Commendably McLaren’s love for art is tempered by his love for people, but here he is as much a product of his culture as the mainstream pastors he so lovingly criticizes. McLaren’s pastoral nature is democratic, or to put it technically, humanistic. People are to affirmed, they need to be freed from the excessive bonds placed on them by societal expectations, cultural and sub-cultural norms, and inappropriate guilt and shame. They need to come to grips with themselves, their struggles, their faults, and their feelings – and having done so, express them.

All of this is true; the problem is that it is a commendable half-truth. This is a great diagnosis for much of what ails us, and I would be a much better person than I am now if I could say that I had successfully completed their treatment. But, as modern psychology has found, there is more to healing a person than Rogerian therapy can provide. We need guidance and coaching, not mere encouragement. We need training, and the disciple to fight our fallen nature and guide us to Godliness. And we need the humility that can only come from having before us the end; the humility that comes from knowing that our desires can be fulfilled, but we are not yet there.

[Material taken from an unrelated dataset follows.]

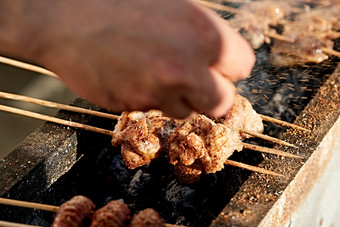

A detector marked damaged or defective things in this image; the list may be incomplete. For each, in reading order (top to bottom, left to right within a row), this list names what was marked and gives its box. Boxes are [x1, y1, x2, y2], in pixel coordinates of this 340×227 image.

The House of the Lord is a house of worship, not a house of expression. The presence of our Lord takes place in the Sacraments, which is not expression but the obedient act of the children of God. This yoke is easy and the burden is light, though it is still a yoke. Christianity is the Sacramental life, by which we behold the Uncreated Light and dwell in the Life of the world – the world we gaze at in wonder through the miracle of good art.